Xbox 360, PS3
Bayonetta is an “Umbran Witch” suffering from amnesia – like half the video game characters out there – when she gets a link to her past, she has to fight through legions of “angels” to find out the truth about her origins. Yes, I said angels. Bear with me.
The gameplay is going to be the strongest point of this game. Bayonetta’s weapons include four guns (dual wielding, and two attached to her high heels, making them more Beretta than Stilleto), a whip, a sword, and two claw-like gloved weapons, and her hair.
Yes, her hair is a weapon. Then again, her clothing is also made of her own hair. Thankfully, most of the resulting flashes of skin are less than a split-second; one could be exposed to more skin on the average beach than playing this game.
The mechanics are simple – consisting of a two-button combination system, or one-button, depending on what difficulty level you’re playing at.
This is a visually beautiful game. Graphically, it’s stunning. The cut scenes border on artistic (though some could be considered “artsy”), and attacks look almost lovely. I’ve actually played it through twice just to watch the graphics in motion. And, thankfully, the graphics are Japanese in style – meaning that, while there is blood in the game, it’s so pixelated, it’s comedic.
And the music was a surprise and a delight, since half of the “fight” music consisted of an updated edition of “Fly Me To The Moon.”
Here’s where we’re going to have issues.
I mentioned fighting angels before? Well, it takes a while before you realize that this fantasy universe bears no relationship to reality. It’s more of a light-dark dichotomy that borders on the Zoroastrian. I knew we were no longer in Kansas when the “enemy” started referring to “resurrecting Jubelius, the creator.” Forget being morally confusing to a kid – this confused me for about three levels. Though by the end of the game, I was saying to myself “What does God need with a starship?” (Bonus points if you get the Star Trek V reference.)
There are also sexually suggestive comments sprinkled here and there throughout the game, but those are more witty than lurid – leaning heavily on Dorothy Parker-esque material.
Ignoring that, there is a character in the opening sequence who seems to be impersonating Joe Pesci’s character from Goodfellas, with enough for letter words on screen to fuel an Eddie Murphy movie. And he’s on screen for a whole five minutes. That alone is worth an over 17 rating.
For this one, I admit, there will be a bit of an addiction risk—to start with, you can’t save in the middle of a level, only at the start or at the end, so you’re forced to play through. There is also no way to buy all of the various and sundry outfits, accessories, weapons, and other toys scattered throughout the game. And it’s just that fun. However, I think the addiction level is only moderate. After the second playthrough, things start to get repetitive.
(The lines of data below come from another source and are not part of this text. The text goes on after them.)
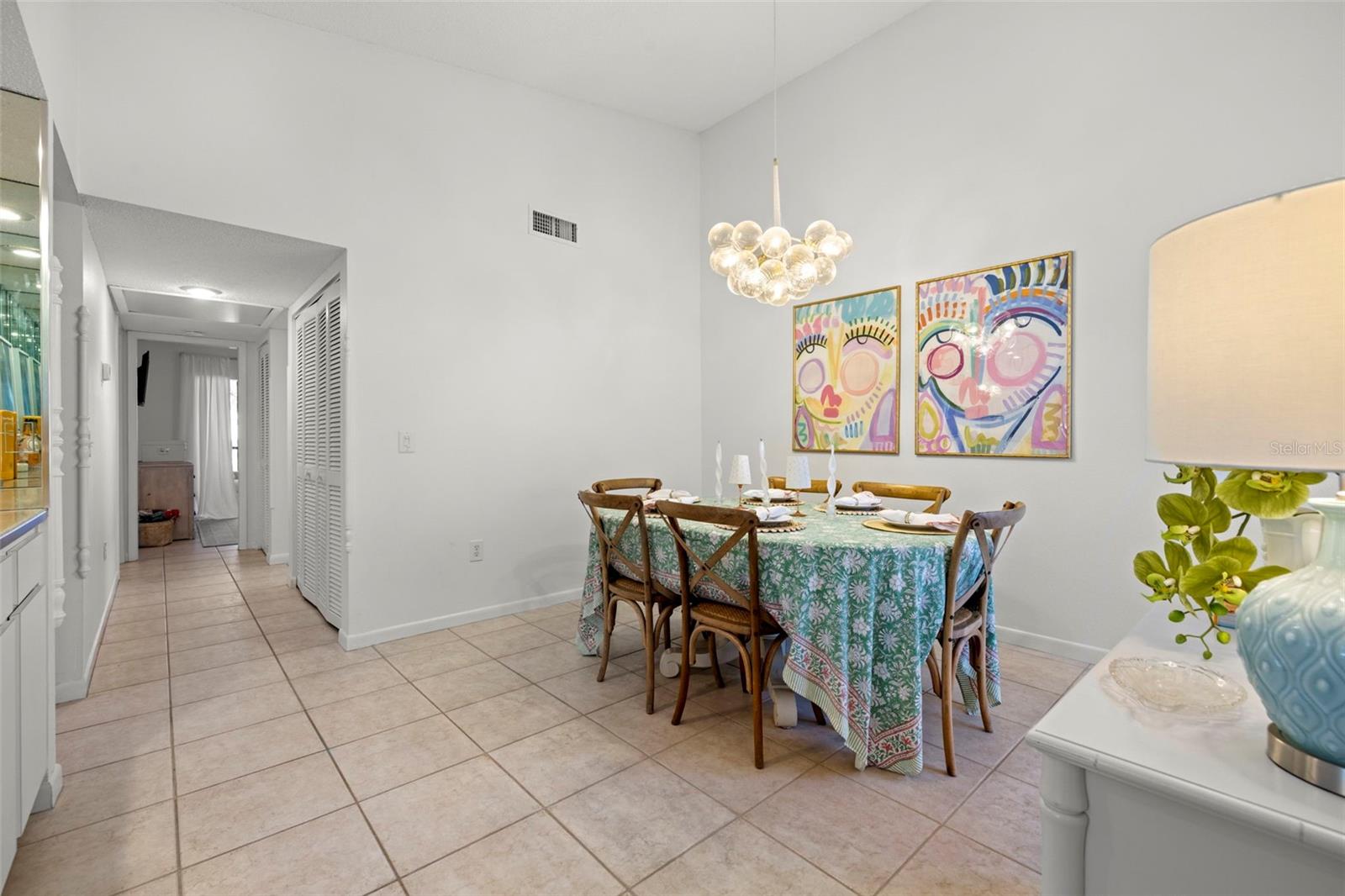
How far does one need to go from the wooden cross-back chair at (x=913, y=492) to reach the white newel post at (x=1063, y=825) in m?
2.19

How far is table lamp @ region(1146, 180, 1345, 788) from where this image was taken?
560 mm

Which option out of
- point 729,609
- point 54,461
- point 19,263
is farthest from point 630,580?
point 19,263

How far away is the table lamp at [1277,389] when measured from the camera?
0.56 meters

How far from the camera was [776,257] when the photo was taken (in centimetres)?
277

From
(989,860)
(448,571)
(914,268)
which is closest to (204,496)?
(448,571)

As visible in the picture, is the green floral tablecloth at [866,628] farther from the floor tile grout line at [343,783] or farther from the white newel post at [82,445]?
the white newel post at [82,445]

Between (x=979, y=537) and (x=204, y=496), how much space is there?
9.46m

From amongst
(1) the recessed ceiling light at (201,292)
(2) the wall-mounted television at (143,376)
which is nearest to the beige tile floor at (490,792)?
(1) the recessed ceiling light at (201,292)

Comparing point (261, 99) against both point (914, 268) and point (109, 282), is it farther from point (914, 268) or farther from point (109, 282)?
point (914, 268)

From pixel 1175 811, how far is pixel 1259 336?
51cm

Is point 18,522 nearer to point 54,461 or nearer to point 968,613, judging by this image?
point 54,461

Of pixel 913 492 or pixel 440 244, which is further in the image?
pixel 440 244

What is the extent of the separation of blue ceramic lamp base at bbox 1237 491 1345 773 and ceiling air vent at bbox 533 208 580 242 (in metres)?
3.91

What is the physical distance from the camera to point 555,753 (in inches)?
84.1
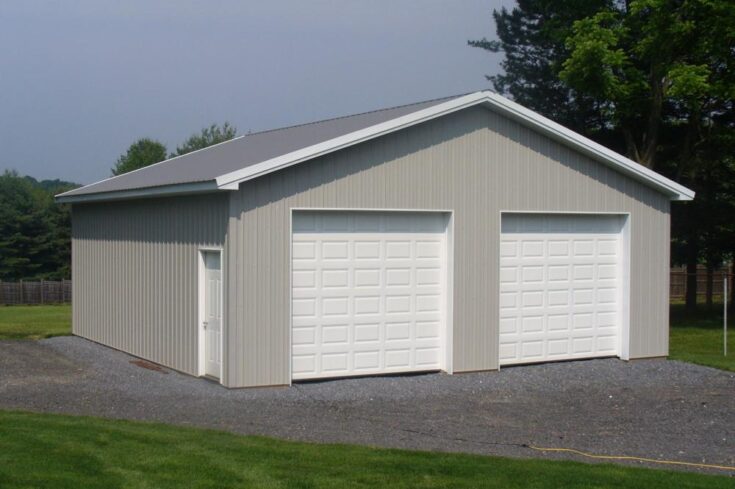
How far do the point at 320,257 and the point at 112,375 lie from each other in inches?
151

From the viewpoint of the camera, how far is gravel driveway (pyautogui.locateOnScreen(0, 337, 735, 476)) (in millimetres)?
10836

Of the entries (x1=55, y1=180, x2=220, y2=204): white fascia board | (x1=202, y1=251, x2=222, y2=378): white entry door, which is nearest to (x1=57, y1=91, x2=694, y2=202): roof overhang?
(x1=55, y1=180, x2=220, y2=204): white fascia board

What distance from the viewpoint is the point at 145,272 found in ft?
55.6

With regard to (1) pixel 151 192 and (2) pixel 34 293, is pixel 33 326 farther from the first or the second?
(2) pixel 34 293

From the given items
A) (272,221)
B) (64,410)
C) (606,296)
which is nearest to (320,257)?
(272,221)

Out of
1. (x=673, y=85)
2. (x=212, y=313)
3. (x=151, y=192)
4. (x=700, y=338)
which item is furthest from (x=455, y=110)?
(x=700, y=338)

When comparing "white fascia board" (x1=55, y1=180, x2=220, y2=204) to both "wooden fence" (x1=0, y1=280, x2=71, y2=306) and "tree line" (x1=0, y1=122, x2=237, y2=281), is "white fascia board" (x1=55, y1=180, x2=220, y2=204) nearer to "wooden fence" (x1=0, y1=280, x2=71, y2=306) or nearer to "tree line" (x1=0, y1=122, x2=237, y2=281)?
"wooden fence" (x1=0, y1=280, x2=71, y2=306)

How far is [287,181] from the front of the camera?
13984 mm

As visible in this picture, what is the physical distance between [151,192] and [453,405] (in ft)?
→ 20.0

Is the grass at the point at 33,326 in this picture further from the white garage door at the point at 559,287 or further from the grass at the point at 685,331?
the white garage door at the point at 559,287

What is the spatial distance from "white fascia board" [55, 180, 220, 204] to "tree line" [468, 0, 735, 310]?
13.6 m

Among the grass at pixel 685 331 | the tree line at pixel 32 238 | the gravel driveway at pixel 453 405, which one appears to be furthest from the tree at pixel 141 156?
the gravel driveway at pixel 453 405

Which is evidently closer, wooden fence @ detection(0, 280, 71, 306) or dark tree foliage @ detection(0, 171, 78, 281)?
wooden fence @ detection(0, 280, 71, 306)

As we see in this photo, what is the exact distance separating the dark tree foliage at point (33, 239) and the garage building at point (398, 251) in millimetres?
39209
At the end of the day, I think this game counts as a guilty pleasure. I enjoyed the game quite a bit, but I can’t imagine recommending it as a gift. The ESRB rating includes mention of “torture attacks,” which are little quicktime events that go by so fast, they left zero impression on me – mostly because I spent more time trying to identify the correct button and hitting it as often as possible than I did looking at the screen.
ESRB Rating: M for Mature. Blood and Gore, Intense Violence, Partial Nudity, Strong Language, Suggestive Themes
My Rating: Enjoyable, but not for everyone. Probably not for anyone here.